Statistical inference procedures are ultimately justified as mathematical and computational formalizations of common sense reasoning. We use them because unaided common sense tends to make errors, or have difficulty in processing large amounts of information, just as we use formal methods for doing arithmetic because guessing numbers by eye or counting on our fingers is error prone, and is anyway infeasible for large numbers. So the ultimate way of judging the validity of statistical methods is to apply them in relatively simple contexts (such as this) and check whether the results stand up to well-considered common sense scrutiny. In this example, Jeffreys’ prior fails this test spectacularly.

I think you would maybe agree that Jeffreys’ prior is not to be taken seriously, given that you say the following:

Nic: … think of the posterior PDF as a way of generating a CDF and hence credible intervals rather than being useful in itself. I agree that realistic posterior PDFs can be very useful, but if the available information does not enable generation of a believable posterior PDF then why should it be right to invent one?

But with this comment, you seem to have adopted a strange position that may be unique to you. Frequentists usually don’t have much use for a posterior PDF for any purpose. And I think “objective” Bayesians aim to produce a posterior PDF that is sensible. I’m puzzled why you would bother to produce a posterior that you don’t believe is even close to being a proper expression of posterior belief, and then use it as a justification for the credible intervals that can be derived from it. If these credible intervals have any justification, it can’t be that. And in fact, for this example, you can (and do) justify these intervals as being confidence intervals according to standard frequentist arguments (albeit ones that I think are flawed in this context). So what is the point of the whole objective Bayesian argument?
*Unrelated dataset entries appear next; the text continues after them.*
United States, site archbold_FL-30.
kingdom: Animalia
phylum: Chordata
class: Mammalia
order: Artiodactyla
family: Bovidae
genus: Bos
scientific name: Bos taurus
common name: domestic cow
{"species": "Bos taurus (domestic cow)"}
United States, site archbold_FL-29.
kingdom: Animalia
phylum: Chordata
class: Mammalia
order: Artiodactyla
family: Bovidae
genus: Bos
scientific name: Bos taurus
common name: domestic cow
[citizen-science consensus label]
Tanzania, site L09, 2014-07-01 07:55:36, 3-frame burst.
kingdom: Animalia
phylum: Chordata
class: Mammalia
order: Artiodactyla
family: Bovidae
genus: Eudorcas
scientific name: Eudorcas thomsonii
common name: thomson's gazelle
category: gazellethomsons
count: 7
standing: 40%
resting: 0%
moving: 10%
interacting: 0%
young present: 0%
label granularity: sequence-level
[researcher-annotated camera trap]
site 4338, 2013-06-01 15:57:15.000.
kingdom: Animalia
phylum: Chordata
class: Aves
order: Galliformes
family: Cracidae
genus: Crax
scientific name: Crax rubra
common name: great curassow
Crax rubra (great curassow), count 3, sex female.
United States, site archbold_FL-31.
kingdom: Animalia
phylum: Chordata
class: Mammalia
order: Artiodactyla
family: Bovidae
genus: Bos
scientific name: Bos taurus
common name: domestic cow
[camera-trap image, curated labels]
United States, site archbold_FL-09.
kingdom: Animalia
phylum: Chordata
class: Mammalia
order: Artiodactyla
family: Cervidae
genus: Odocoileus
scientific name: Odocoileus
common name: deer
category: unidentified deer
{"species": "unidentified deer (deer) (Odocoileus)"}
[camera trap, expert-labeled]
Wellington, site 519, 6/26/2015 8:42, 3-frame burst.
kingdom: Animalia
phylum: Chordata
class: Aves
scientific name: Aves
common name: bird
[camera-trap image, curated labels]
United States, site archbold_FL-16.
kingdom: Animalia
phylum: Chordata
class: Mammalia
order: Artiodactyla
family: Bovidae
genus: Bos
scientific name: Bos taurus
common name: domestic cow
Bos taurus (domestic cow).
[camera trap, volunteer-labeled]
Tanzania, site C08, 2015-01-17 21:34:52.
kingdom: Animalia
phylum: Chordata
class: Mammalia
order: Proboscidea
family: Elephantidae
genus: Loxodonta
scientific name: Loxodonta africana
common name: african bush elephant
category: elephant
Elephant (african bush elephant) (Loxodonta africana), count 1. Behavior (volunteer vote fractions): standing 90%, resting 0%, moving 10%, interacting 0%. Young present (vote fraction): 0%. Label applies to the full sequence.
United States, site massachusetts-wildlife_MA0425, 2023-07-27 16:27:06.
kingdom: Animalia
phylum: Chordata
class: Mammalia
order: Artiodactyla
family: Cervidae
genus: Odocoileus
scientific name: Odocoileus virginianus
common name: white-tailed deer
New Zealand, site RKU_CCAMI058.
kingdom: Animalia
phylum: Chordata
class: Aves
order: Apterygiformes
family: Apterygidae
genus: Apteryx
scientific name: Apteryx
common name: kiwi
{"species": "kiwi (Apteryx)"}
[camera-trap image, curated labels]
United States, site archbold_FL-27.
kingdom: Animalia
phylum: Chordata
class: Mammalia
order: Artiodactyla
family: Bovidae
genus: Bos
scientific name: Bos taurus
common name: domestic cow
Nic: My words “but there is no reason to think it more likely to lie in any part of that strip than another” were intended to indicate total ignorance, not that prior knowledge of the satellite’s location was equivalent to a uniform distribution over the strip. There is a difference. You are assuming it is known that the process which generated the impact location results in it being equally likely to lie in any part of the strip…

I think it is impossible to maintain this distinction between a physical random process and “ignorance”, which you don’t seem willing to represent using probability (even though that’s central to all Bayesian methods, subjective or not). Archetypal random processes such as coin flips are probably not actually random, in the sense of quantum uncertainty or thermal noise, but appear random only because of our ignorance of initial conditions, which could be eliminated by suitable measuring instruments (that are not impossible according to the laws of physics).

Among both frequentists and objective Bayesians, I think there is a degree of wishful thinking from wanting to find a procedure that avoids all “subjectivity”. But it’s just not possible. Refusal to admit that it’s not possible inevitably leads to methods that produce strange results.